In November 2023, Bora Health, a subsidiary of Bora Pharmaceuticals, merged with SunWay Biotech. The transaction resulted in Bora Pharmaceuticals becoming the largest shareholder in SunWay Biotech and provided Bora Group with access to SunWay’s fermentation and extraction facilities, as well as research and analytical capabilities.

In 2024, Bora completed the acquisition of Upsher-Smith Laboratories and a Maryland-based sterile injectable facility (formerly Emergent BioSolutions). These acquisitions were intended to drive business and strengthen manufacturing and commercial footprint in the U.S.

In 2025, Bora completed a strategic investment in Tanvex to further develop its large-molecule CDMO business. Through a reverse merger, Tanvex took over Bora Biologics and re-pivoted its biosimilar business towards CDMO with a "Bora" rebrand.

As of 2024, Bora Pharmaceuticals had a portfolio of 96 commercial products and operates under a “dual-engine” model combining CDMO services and pharma sales.

The company has integrated sustainability into its governance and operations by linking part of executive pay to ESG metrics, establishing a Sustainability Committee in 2022, and setting annual goals. In 2025, it received the World Finance Sustainability Award.

== Philanthropy ==
Sheng has participated in initiatives supporting Taiwan's healthcare industry and biosciences talent. Since 2021, the company formed partnership with Taishin Healthcare Limited, a private equity fund focused on contract development and manufacturing organizations (CDMOs) and contract research organizations (CROs) aligned with emerging global trends.
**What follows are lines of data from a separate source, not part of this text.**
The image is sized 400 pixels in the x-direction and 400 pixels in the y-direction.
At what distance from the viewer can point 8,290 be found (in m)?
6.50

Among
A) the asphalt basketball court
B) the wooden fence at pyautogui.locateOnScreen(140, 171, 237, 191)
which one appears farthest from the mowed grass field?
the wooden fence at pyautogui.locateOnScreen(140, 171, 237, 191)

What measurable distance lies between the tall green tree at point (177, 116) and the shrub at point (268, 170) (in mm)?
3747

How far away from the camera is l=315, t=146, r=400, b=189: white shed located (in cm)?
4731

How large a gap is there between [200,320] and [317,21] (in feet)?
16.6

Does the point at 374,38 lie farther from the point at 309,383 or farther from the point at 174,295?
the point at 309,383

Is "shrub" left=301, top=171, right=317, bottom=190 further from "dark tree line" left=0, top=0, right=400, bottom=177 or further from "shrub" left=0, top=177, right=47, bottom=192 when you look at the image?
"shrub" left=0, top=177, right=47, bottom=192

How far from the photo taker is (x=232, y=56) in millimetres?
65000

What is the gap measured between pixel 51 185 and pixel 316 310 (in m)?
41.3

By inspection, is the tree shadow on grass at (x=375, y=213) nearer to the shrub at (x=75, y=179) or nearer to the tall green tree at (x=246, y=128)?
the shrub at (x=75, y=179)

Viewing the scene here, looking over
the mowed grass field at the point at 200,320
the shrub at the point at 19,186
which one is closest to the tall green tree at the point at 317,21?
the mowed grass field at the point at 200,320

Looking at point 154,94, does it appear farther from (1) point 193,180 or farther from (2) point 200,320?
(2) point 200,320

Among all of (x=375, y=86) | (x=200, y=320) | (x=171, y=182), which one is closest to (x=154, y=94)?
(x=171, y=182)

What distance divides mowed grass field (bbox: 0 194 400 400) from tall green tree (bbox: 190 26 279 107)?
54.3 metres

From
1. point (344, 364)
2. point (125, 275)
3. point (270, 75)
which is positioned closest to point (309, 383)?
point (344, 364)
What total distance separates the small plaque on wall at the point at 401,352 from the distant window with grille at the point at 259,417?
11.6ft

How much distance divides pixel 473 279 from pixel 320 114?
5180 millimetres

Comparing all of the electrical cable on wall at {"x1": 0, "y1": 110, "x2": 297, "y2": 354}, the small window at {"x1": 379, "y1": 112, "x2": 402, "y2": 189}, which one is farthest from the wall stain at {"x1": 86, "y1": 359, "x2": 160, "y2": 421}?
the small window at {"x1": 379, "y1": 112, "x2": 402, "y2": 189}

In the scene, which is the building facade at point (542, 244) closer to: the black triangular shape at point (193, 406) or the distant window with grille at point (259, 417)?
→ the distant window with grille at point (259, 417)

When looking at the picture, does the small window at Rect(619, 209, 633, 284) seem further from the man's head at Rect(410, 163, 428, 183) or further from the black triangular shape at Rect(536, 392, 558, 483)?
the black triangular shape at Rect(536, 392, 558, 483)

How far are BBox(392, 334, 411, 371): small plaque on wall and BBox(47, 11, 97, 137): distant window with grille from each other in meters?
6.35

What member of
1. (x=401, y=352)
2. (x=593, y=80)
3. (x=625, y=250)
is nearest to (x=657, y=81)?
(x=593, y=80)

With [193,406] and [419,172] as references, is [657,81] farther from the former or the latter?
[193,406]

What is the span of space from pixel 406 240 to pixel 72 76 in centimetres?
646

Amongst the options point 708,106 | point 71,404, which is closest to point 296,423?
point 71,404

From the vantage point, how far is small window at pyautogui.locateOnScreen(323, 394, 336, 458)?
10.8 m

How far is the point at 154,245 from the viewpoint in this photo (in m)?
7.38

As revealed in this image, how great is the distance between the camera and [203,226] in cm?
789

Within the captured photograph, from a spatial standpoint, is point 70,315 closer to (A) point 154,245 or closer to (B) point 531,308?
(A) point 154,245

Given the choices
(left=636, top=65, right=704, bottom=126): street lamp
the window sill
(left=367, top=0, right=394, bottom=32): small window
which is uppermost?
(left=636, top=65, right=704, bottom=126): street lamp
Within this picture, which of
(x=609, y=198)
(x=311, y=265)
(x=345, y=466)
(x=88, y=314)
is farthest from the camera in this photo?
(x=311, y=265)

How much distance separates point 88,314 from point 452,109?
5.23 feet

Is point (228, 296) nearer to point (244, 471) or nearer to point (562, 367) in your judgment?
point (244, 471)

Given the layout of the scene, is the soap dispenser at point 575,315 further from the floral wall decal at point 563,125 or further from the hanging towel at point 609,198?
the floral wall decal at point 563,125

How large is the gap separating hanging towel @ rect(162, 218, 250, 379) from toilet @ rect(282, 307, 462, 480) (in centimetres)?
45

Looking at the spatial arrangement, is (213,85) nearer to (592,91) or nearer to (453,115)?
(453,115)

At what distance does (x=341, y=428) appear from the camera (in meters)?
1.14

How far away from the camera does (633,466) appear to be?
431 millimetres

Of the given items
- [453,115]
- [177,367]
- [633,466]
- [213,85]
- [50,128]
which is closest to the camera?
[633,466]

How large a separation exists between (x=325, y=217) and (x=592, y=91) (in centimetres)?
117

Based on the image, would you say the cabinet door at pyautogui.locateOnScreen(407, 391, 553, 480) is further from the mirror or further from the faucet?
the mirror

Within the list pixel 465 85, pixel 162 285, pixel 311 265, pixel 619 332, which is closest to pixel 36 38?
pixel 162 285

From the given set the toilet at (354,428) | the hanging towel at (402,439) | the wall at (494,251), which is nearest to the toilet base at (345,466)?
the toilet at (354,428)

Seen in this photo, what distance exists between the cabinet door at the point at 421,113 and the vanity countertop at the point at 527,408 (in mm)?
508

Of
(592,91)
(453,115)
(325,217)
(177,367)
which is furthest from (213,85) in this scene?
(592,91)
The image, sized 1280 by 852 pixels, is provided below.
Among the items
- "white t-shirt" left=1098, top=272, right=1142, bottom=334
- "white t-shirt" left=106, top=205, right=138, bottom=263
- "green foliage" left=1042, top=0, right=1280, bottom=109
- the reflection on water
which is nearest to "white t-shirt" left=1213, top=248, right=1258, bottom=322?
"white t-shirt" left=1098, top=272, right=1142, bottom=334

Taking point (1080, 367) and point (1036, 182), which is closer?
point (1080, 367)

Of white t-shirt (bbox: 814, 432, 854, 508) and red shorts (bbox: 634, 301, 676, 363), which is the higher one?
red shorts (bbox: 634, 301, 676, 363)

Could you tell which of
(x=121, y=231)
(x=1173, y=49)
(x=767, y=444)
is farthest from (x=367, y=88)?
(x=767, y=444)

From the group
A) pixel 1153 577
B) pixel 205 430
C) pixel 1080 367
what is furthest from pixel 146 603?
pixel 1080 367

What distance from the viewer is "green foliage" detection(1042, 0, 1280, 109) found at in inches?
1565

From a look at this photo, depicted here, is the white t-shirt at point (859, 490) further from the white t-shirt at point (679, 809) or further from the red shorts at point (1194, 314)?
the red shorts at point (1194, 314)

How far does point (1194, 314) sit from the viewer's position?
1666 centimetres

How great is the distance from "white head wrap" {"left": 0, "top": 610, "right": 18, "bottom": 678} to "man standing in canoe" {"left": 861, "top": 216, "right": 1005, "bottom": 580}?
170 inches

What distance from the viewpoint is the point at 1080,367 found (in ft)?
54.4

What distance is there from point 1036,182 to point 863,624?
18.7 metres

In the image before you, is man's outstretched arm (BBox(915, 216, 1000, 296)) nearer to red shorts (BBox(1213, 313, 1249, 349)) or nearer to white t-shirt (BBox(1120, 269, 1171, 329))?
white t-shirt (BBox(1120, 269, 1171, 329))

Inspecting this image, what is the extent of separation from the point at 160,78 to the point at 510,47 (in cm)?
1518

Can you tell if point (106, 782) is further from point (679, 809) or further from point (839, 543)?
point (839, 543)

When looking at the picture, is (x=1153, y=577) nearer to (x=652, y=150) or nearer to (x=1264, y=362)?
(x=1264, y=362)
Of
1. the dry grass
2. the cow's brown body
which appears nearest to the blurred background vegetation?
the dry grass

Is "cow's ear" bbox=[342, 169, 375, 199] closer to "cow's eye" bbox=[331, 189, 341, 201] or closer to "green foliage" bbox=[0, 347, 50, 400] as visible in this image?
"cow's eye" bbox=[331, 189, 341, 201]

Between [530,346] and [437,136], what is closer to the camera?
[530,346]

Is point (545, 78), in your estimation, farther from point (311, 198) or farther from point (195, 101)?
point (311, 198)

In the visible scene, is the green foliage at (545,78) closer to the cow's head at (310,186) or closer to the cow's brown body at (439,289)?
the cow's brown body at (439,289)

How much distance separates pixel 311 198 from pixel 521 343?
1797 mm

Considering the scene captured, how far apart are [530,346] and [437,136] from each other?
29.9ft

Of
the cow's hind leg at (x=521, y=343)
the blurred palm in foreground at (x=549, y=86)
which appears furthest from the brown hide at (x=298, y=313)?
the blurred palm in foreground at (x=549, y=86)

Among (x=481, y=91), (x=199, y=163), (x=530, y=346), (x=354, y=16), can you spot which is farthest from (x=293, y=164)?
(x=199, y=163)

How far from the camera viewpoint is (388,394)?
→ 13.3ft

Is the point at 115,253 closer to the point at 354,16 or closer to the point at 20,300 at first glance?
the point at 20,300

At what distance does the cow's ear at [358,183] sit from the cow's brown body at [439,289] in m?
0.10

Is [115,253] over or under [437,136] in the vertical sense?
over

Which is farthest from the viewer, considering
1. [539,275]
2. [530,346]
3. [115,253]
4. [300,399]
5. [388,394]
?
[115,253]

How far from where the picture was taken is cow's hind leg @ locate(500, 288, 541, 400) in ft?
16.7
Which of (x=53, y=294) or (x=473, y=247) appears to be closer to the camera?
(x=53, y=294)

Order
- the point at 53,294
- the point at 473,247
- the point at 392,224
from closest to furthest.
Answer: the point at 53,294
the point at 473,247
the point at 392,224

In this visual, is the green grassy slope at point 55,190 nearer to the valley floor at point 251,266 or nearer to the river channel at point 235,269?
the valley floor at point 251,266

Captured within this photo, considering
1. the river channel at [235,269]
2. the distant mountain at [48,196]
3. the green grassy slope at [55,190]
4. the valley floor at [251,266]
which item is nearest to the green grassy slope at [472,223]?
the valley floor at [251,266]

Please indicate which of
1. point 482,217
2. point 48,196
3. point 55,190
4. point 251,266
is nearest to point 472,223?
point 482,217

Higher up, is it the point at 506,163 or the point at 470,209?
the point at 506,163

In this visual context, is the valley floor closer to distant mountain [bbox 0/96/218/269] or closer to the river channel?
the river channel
In higher education, Sheng is a member of Berkeley’s Board of Trustees and a Builder of Berkeley. He also serves on the advisory board of the University of California, Berkeley College of Chemistry and established the Bora Wei-En Sheng Foundation, which supports education related to adolescent depression and anxiety.

He has spoken at events including the Stanford "Innovate Taiwan" Conference, the Biotech EMBA program at Taipei Medical University, and multiple BIO-Asia conferences.